_PROMPT_: Below are the records; count how many of their lines carry "code" and give only the number.
━━ DATA TO USE
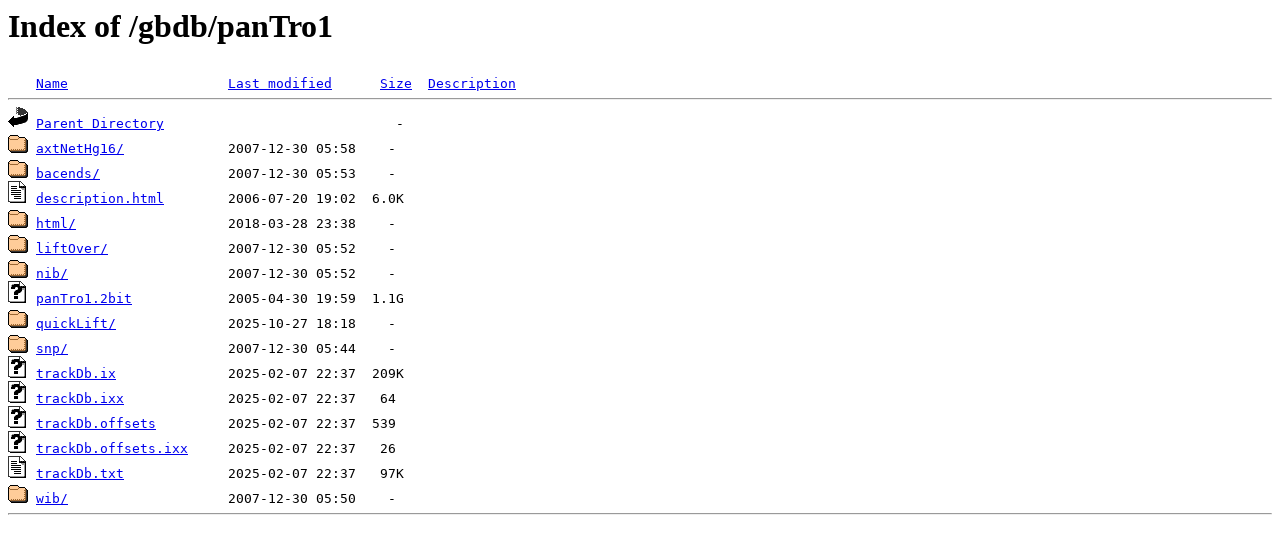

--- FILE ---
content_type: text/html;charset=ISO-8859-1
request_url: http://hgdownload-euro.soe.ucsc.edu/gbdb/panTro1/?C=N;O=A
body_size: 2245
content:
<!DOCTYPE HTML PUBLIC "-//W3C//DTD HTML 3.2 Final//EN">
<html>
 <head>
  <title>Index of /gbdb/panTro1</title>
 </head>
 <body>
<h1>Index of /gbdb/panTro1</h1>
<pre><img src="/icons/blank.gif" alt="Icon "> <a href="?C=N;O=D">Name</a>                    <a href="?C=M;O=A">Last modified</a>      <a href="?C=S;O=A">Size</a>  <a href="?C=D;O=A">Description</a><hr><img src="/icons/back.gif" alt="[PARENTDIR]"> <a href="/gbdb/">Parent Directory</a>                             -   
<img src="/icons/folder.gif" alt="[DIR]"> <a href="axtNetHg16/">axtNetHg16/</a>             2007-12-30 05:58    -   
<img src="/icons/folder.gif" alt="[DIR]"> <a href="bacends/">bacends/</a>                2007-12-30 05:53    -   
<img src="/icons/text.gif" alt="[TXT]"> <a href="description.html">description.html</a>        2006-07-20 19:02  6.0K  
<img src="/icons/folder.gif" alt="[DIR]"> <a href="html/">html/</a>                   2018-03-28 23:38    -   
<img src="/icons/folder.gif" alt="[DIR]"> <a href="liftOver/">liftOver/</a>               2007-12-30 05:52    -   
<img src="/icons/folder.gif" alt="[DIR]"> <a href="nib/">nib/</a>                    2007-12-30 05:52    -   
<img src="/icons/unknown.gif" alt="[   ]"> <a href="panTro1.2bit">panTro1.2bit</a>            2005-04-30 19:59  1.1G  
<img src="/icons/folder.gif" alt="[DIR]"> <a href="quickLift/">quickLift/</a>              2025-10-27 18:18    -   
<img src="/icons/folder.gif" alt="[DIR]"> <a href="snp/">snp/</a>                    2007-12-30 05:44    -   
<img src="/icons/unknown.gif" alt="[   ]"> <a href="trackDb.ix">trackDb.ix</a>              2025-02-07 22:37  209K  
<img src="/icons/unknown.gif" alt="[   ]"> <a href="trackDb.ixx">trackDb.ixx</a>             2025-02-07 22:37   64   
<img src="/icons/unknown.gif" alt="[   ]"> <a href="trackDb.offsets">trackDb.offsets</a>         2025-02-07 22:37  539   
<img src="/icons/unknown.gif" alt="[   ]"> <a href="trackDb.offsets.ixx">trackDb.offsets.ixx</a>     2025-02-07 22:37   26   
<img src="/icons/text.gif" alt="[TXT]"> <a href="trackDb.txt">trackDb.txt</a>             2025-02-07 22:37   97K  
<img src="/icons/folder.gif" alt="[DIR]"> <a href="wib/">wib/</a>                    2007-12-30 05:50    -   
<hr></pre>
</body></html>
━━━━
━━ DATA TO USE
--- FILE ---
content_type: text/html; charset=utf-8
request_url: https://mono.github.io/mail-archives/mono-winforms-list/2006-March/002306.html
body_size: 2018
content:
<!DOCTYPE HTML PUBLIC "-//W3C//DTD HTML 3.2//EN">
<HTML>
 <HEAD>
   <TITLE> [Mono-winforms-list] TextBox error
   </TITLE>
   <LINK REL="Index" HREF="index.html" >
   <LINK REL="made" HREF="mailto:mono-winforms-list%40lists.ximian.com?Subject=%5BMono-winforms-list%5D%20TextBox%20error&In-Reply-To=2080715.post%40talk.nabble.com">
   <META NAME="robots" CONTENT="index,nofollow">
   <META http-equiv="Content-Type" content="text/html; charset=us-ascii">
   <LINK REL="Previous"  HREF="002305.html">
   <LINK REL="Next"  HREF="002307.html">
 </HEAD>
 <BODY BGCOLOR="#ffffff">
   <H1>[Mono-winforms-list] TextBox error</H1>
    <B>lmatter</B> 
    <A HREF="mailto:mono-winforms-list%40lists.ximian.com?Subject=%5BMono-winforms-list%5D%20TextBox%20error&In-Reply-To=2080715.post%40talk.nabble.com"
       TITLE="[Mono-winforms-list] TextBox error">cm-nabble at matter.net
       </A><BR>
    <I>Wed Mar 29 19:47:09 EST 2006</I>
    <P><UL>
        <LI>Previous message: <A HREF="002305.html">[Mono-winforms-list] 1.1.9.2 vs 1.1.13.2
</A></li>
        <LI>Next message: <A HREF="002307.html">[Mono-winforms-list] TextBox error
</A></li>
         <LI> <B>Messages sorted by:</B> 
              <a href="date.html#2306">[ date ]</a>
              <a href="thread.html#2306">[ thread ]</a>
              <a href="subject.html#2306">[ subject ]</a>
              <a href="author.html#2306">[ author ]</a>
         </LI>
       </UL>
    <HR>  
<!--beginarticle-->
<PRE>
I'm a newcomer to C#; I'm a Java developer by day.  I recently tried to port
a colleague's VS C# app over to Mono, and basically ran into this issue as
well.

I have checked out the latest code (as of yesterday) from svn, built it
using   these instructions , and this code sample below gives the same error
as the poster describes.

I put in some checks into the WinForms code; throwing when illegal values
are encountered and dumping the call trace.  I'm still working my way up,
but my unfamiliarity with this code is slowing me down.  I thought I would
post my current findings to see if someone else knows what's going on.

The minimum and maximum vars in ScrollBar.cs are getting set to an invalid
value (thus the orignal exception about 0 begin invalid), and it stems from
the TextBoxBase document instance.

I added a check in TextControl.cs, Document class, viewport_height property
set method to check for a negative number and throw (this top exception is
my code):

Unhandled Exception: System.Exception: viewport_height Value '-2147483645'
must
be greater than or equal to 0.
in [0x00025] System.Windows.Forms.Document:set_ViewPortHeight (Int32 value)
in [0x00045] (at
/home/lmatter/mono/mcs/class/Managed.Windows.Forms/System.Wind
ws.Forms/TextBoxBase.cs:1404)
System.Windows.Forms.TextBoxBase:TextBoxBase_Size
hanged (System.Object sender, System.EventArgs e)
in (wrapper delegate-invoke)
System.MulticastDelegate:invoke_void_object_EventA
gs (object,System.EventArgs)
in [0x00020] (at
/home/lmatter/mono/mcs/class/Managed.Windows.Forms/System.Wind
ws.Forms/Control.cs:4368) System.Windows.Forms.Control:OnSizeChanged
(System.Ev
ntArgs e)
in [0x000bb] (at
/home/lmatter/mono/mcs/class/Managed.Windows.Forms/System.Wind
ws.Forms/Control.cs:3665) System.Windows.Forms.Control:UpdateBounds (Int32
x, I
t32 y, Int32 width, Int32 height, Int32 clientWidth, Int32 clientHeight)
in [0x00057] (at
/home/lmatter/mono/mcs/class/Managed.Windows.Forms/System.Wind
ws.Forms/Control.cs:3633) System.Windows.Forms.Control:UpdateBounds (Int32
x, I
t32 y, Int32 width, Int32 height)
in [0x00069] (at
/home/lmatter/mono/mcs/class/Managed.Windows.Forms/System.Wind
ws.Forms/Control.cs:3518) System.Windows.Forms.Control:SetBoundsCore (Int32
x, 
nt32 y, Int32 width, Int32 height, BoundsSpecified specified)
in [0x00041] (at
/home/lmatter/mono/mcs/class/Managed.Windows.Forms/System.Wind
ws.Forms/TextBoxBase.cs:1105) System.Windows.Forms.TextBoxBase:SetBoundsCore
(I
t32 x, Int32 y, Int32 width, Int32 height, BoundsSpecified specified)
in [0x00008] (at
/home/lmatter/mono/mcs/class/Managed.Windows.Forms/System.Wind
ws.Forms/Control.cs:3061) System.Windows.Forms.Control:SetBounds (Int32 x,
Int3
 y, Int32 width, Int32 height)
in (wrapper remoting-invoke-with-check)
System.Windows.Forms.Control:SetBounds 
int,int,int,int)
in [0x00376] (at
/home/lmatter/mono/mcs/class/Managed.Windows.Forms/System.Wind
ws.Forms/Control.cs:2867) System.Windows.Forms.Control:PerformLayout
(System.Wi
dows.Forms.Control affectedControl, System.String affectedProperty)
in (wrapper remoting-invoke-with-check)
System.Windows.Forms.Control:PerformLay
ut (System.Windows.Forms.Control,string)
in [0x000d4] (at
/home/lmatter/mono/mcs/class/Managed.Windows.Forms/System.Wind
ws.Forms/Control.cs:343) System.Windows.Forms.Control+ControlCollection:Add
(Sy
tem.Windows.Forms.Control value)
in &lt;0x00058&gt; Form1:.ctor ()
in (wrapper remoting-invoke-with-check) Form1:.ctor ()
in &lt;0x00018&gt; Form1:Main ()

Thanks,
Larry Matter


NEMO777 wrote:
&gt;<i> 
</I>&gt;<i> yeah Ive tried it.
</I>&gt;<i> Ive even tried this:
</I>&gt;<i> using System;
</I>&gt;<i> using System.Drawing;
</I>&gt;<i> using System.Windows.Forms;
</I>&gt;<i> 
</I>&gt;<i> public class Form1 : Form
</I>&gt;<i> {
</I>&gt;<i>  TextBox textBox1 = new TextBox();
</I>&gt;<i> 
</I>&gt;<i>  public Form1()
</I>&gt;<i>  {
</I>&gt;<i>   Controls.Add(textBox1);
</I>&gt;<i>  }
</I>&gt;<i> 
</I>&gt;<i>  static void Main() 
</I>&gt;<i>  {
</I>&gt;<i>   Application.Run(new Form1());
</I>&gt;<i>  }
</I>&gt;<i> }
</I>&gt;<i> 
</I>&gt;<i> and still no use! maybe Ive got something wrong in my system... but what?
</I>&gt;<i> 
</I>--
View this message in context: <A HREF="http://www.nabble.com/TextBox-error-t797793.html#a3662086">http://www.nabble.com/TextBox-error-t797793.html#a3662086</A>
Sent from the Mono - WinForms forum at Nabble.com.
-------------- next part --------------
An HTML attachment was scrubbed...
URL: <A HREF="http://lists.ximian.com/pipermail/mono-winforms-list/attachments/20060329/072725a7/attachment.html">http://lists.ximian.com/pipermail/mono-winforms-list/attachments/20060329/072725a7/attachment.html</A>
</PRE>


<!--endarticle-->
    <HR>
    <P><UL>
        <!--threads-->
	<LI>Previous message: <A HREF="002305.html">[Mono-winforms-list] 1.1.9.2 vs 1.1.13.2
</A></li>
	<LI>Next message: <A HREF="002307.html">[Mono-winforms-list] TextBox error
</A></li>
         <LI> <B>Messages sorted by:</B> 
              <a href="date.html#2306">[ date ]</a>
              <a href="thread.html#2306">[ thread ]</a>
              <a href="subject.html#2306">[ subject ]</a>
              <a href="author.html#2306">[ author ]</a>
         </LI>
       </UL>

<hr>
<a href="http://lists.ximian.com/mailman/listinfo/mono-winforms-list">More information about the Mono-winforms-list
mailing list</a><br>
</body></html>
━━━━
_SOLUTION_: 5